> _Task statement_: From the entries below, return each line that contains the word "shrub". Case counts.

-- Start Dataset records --

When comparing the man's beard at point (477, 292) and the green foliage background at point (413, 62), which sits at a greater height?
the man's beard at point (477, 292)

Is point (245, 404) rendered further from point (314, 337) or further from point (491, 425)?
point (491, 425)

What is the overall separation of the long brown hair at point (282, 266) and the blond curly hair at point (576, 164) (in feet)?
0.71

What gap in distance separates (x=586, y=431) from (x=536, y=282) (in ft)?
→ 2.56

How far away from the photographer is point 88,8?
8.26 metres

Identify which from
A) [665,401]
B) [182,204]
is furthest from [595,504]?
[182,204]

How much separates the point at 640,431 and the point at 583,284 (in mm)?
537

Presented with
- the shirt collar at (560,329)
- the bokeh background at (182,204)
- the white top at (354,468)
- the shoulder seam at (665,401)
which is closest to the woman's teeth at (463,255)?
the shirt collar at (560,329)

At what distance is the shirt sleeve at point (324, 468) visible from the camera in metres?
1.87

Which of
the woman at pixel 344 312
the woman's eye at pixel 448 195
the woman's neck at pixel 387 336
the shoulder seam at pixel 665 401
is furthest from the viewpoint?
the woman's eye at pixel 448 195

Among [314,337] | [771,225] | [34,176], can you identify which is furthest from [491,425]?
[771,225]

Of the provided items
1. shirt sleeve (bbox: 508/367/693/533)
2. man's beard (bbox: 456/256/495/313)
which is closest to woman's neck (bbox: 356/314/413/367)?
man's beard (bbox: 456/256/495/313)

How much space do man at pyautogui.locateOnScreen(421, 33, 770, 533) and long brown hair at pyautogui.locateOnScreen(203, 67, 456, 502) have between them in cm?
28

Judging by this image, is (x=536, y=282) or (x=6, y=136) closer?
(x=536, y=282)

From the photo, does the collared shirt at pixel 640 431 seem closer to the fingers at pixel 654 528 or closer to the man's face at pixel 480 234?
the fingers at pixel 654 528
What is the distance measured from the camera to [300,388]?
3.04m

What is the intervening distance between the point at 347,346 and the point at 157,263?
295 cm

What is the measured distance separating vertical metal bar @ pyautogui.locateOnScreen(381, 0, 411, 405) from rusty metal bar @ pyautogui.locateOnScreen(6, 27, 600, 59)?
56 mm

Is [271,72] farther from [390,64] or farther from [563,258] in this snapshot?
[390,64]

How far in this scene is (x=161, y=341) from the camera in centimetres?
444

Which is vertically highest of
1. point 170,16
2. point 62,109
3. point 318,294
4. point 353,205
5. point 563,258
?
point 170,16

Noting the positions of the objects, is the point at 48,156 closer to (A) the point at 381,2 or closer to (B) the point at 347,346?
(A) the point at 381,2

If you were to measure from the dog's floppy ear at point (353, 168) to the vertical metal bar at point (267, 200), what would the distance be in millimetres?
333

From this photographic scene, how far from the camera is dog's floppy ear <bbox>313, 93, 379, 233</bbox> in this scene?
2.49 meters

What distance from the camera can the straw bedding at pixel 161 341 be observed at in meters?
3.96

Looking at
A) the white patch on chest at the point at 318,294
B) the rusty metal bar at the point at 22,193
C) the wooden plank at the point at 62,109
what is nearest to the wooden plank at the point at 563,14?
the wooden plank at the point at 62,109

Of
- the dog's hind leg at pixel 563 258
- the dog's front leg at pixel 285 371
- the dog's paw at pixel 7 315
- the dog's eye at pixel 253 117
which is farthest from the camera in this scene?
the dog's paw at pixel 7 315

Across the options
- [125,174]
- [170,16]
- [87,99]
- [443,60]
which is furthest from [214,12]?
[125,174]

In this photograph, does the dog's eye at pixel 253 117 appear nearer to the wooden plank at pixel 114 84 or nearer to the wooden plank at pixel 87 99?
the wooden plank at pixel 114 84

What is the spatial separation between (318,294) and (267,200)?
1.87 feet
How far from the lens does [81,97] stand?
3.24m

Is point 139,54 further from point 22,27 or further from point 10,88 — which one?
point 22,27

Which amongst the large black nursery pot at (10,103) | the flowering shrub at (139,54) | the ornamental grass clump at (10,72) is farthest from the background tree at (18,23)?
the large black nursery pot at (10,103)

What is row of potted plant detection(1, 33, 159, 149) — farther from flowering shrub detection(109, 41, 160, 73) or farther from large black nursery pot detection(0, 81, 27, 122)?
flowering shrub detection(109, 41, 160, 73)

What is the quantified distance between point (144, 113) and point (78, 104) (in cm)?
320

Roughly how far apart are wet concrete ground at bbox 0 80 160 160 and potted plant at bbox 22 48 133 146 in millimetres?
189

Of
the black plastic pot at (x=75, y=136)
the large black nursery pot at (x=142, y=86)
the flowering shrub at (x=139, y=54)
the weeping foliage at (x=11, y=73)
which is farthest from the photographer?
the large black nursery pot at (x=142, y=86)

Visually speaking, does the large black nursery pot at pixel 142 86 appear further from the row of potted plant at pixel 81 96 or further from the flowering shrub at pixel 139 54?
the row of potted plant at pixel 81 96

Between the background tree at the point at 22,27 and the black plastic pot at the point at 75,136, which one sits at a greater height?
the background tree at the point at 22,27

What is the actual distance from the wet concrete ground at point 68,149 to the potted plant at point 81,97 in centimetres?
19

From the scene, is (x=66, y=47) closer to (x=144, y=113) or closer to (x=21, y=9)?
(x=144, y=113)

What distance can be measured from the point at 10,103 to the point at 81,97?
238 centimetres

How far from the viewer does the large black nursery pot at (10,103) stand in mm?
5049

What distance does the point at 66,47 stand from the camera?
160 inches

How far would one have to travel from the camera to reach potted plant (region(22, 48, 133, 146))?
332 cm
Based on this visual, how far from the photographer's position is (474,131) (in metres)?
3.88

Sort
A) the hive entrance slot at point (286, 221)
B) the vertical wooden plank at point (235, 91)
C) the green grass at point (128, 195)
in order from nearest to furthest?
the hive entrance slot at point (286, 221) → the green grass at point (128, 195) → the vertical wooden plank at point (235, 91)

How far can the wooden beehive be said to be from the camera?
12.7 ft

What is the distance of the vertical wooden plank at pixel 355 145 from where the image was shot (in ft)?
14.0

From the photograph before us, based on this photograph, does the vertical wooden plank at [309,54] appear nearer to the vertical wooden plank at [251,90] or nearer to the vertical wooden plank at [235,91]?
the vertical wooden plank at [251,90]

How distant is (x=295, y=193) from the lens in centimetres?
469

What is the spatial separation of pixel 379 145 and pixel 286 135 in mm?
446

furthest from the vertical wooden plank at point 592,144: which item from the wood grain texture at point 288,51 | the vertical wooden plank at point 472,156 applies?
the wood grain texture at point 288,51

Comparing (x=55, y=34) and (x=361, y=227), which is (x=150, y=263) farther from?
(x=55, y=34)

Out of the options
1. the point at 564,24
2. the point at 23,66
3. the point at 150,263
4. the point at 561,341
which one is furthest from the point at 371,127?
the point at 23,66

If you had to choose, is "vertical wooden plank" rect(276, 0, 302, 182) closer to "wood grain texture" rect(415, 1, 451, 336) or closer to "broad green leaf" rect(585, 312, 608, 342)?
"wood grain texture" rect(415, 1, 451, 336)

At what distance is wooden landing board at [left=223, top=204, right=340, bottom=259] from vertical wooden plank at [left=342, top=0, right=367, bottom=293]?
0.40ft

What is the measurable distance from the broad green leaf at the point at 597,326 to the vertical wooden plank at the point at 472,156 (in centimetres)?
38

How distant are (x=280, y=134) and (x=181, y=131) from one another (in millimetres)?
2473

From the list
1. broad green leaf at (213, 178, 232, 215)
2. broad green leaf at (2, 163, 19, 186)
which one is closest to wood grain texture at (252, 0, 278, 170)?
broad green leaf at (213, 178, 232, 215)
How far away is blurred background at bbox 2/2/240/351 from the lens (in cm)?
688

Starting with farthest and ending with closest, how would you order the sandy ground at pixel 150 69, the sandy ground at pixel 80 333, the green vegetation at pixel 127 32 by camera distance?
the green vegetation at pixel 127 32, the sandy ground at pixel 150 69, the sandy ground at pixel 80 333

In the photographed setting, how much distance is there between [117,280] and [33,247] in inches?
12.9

-- End Dataset records --

> _Correct result_:
Which amongst the large black nursery pot at (10,103) | the flowering shrub at (139,54) | the ornamental grass clump at (10,72) is farthest from the background tree at (18,23)?
What is row of potted plant detection(1, 33, 159, 149) — farther from flowering shrub detection(109, 41, 160, 73) or farther from large black nursery pot detection(0, 81, 27, 122)?
flowering shrub detection(109, 41, 160, 73)
the flowering shrub at (x=139, y=54)
Visually speaking, does the large black nursery pot at pixel 142 86 appear further from the row of potted plant at pixel 81 96 or further from the flowering shrub at pixel 139 54?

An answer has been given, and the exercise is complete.